Okuyanların iyi bildiği gibi, Peter Parker, ders dışında pek dikiş tutturamayan, gizlice sevdiği Mary Jane'e aşkını itiraf etmeye çekinen, kendine güvensiz bir tip. Dolayısıyla istikrarsız bakışlı Tobey Maguire, bu rol için biçilmiş kaftan. Onu stüdyoya kabul ettirmek için ısrar eden Raimi'nin hakkını burada yemeyelim. Bazılarının minimalist diye tanımlayarak bence görmezden geldiği yetersiz oyunculuğuna karşın Maguire, iyi iş çıkarmış. Masum bakışları ve aydınlık yüzü, sinema salonunu dolduran izleyicinin kafasında hazır olan Peter Parker portresi ile örtüşüyor. Dahası Maguire, Peter'ın özellikle sevimli yanını başarıyla ortaya çıkartarak filmin hemen başlarında seyircinin sevgisini kazanıyor. "James Dean" adlı TV filminde efsane oyuncuyu canlandırarak Altın Küre kazanan James Franco, Peter Parker rolünü alsa bu etkiyi yaratamazdı.(Başrol için başvuran Franco, Parker'ın yakın arkadaşı Harry Osborn rolüyle yetinmek zorunda kalmış).
Ancak Mary Jane rolü için Kirsten Dunst'ın doğru tercih olduğundan şüpheliyim. 20 yaşındaki oyuncu, kendi yaşındaki birini oynayabilmek için fazla olgun hatlara sahip. Böyle olunca Dunst, 28 yaşındaki Maguire'ın yanında ablası gibi duruyor. İkisi arasında, çizgi romandaki kimyadan eser yok.
Ö.A. maceralarının belki de en zayıf yönü, karizmadan uzak Yeşil Cin, Doktor Ahtapot gibi kötü adamlarıdır. "Yapay zeka"sı çok kötü olan bu karakterler, genelde hep aynı şekilde hareket ederler: Ö.A'dan sıkı bir dayak yiyip "yine görüşeceğiz" diyerek kaçarlar. Tabii o kötü kahkahayı atmayı da ihmal etmezler. Yeşil Cin rolünde Hollywood'un kadrolu kötü adamı Willem Dafoe var. Dafoe, yıllardır hep kötü adamı oynamasına karşın bir kez daha inandırıcı. Özellikle, ayna kullanılarak çekilen sahnede, kişiliğinin çift yanını ortaya çıkarmadaki perfonmansı dikkatten kaçmamalı. Kaldı ki Raimi, bu tip sahneleri iyi çeken bir yönetmen. Ani kesmelerle seyirciyi koltuğundan zıplatma ustası olan Raimi, Yeşil Cin'in May Hala'yı ziyaret ettiği o ilginç sahnede ise, gerilimin dozunu böyle bir film için biraz kaçırmış gibi sanki.

Veri kayıtları =
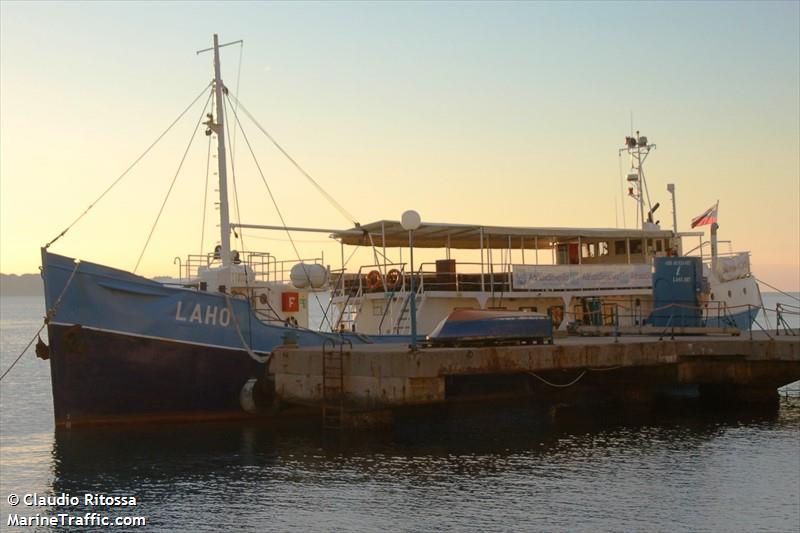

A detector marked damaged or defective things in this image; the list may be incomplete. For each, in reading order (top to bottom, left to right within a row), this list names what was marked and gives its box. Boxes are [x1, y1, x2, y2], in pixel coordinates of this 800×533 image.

rusty dock [270, 330, 800, 426]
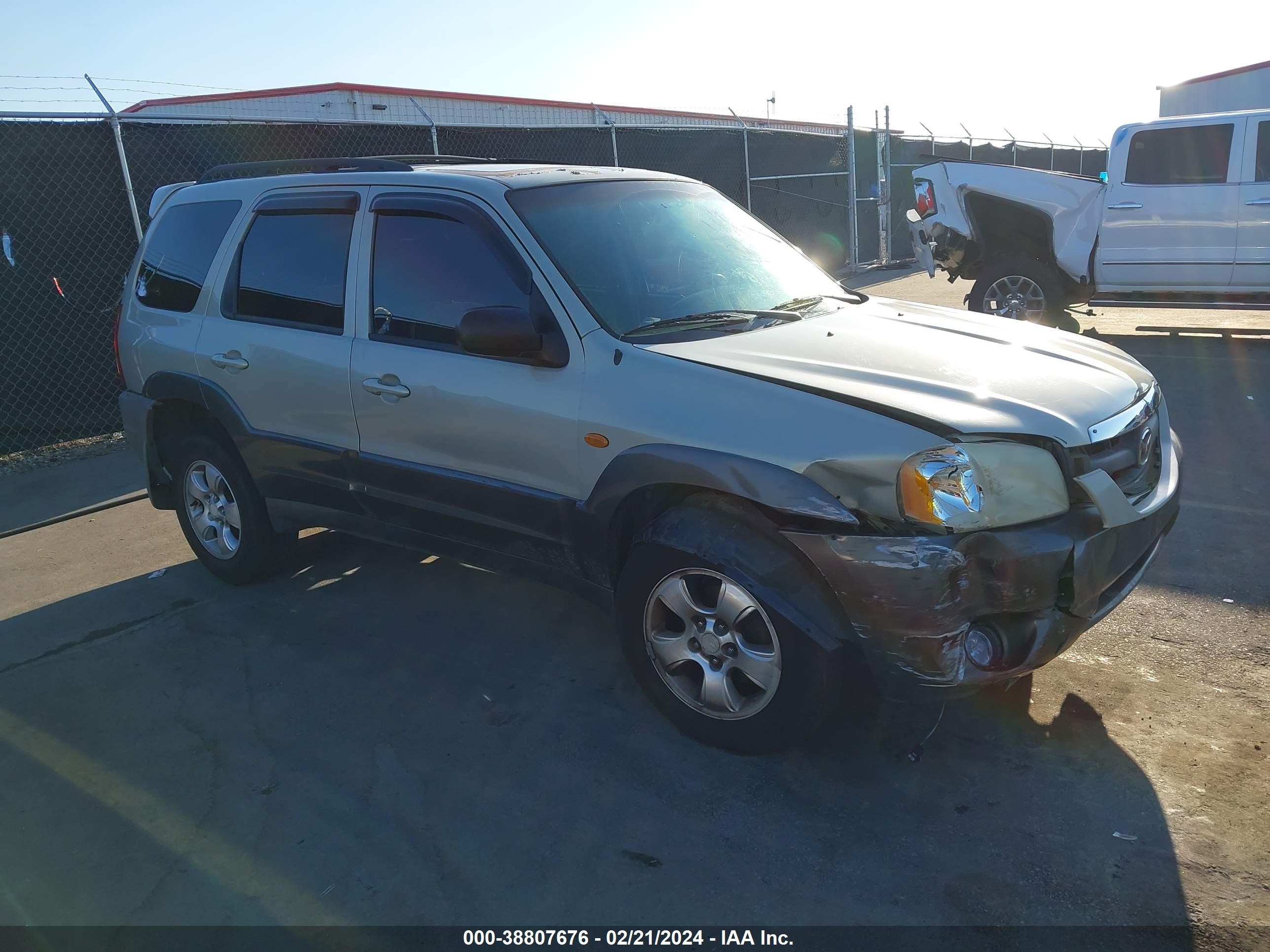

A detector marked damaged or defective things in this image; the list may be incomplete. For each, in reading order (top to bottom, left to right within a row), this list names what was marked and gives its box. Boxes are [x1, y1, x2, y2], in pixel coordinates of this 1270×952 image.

damaged front bumper [782, 439, 1178, 695]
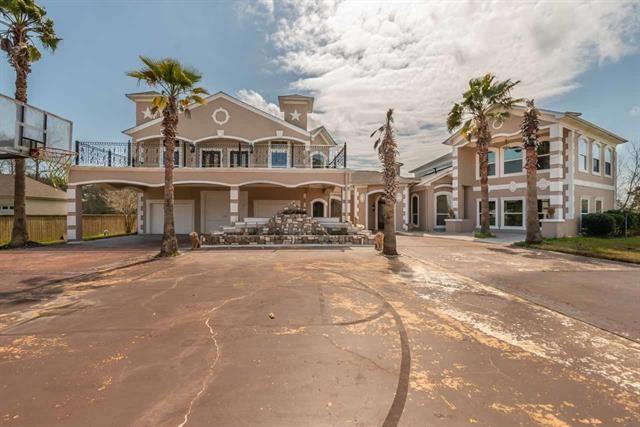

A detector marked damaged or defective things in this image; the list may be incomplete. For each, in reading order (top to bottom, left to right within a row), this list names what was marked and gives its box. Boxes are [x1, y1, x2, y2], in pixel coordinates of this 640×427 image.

cracked concrete pavement [1, 239, 640, 426]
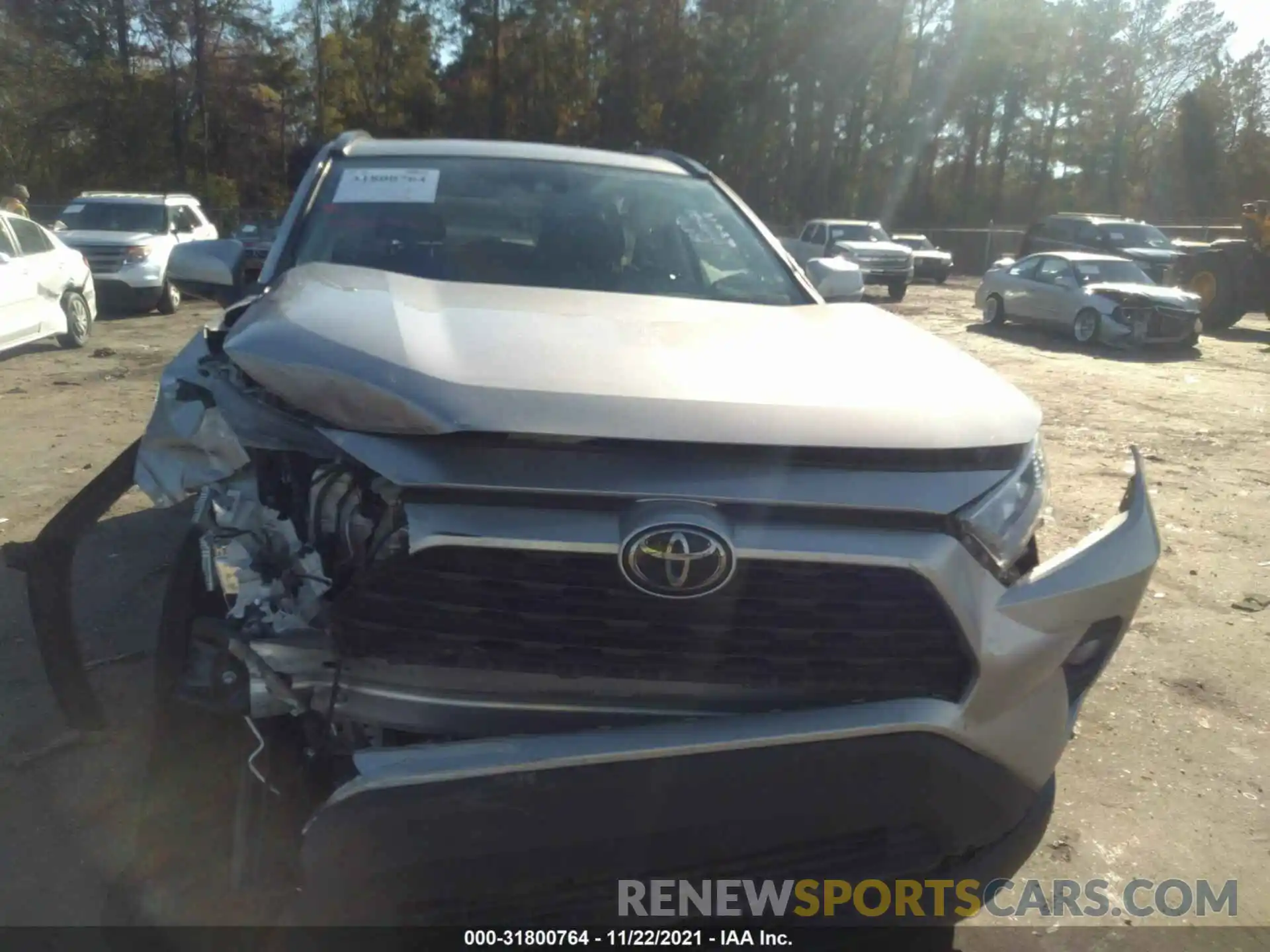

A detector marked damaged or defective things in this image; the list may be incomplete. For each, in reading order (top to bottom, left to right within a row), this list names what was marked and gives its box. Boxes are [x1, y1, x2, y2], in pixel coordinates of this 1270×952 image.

crumpled hood [59, 229, 157, 246]
crumpled hood [221, 262, 1041, 452]
crumpled hood [833, 242, 914, 261]
crumpled hood [1081, 283, 1199, 309]
damaged white car [5, 132, 1163, 924]
detached bumper piece [294, 731, 1051, 924]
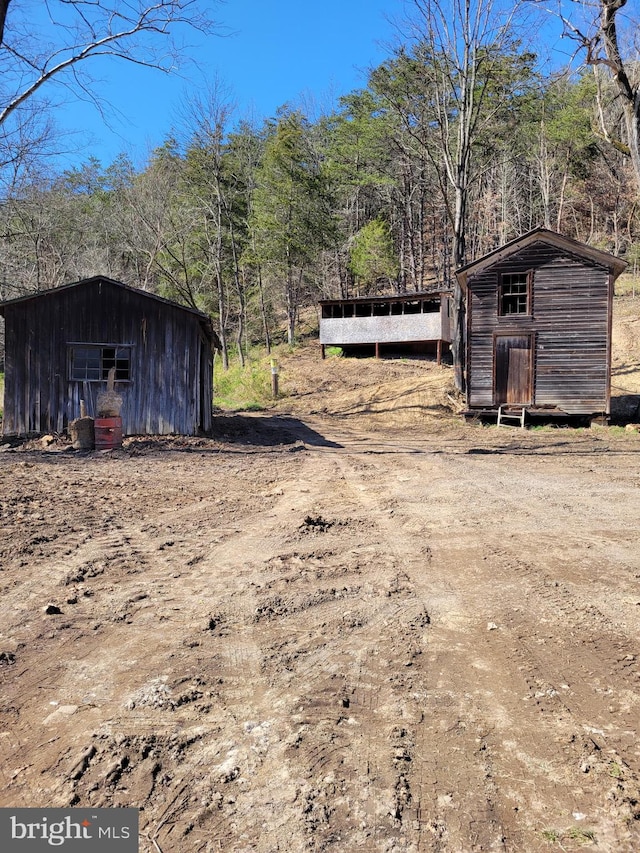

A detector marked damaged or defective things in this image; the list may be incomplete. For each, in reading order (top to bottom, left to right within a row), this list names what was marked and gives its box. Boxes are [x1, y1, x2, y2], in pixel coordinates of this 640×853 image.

rusty barrel [94, 414, 122, 450]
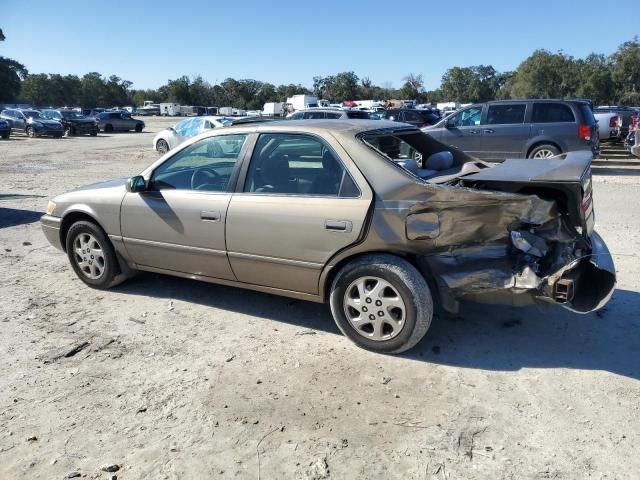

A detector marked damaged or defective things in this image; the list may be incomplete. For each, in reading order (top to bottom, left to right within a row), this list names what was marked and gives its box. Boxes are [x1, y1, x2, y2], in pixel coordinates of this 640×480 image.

detached rear bumper [40, 215, 63, 251]
damaged gold sedan [40, 120, 616, 352]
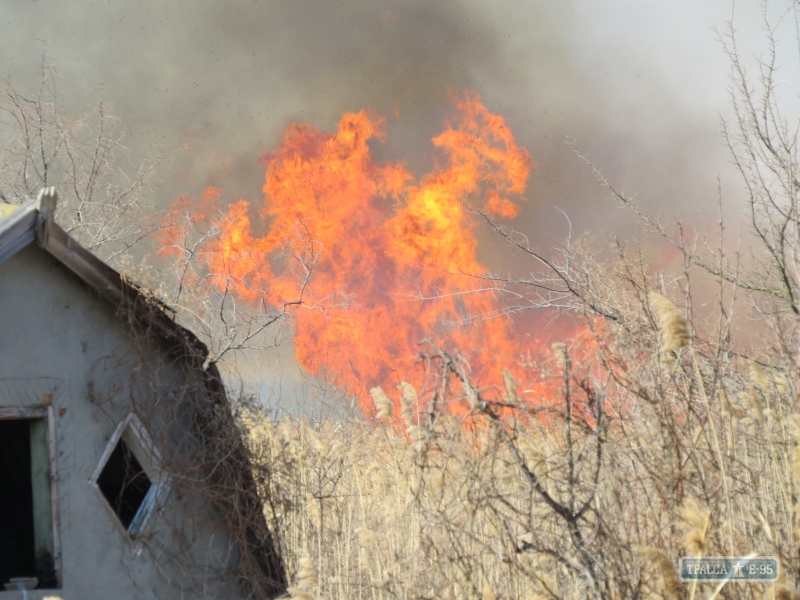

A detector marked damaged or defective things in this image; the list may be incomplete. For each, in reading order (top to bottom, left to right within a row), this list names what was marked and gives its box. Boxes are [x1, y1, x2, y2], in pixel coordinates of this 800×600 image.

damaged roof edge [0, 190, 209, 370]
broken window [0, 414, 57, 588]
broken window [90, 418, 166, 540]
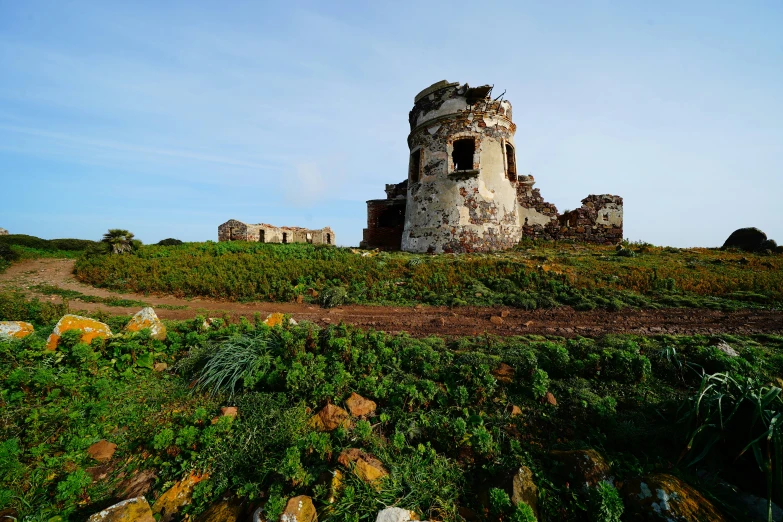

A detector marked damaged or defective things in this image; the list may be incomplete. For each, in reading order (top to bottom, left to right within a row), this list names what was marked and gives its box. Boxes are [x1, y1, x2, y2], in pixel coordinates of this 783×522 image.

peeling plaster wall [217, 218, 334, 245]
peeling plaster wall [404, 80, 520, 253]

Yönerge 1 = Metin bölümünde filmde rol aldığı belirtilen oyuncuları, her birinin canlandırdığı karakterle birlikte listeleyin.
Yönerge 2 = Film eleştirisindeki "Dafoe, yıllardır hep kötü adamı oynamasına karşın bir kez daha inandırıcı." cümlesini İngilizceye çevirin.

Nihai yanıt 1 =
- Tobey Maguire: Peter Parker
- James Franco: Harry Osborn
- Kirsten Dunst: Mary Jane
- Willem Dafoe: Yeşil Cin

Nihai yanıt 2 = Despite having always played the villain for years, Dafoe is convincing once again.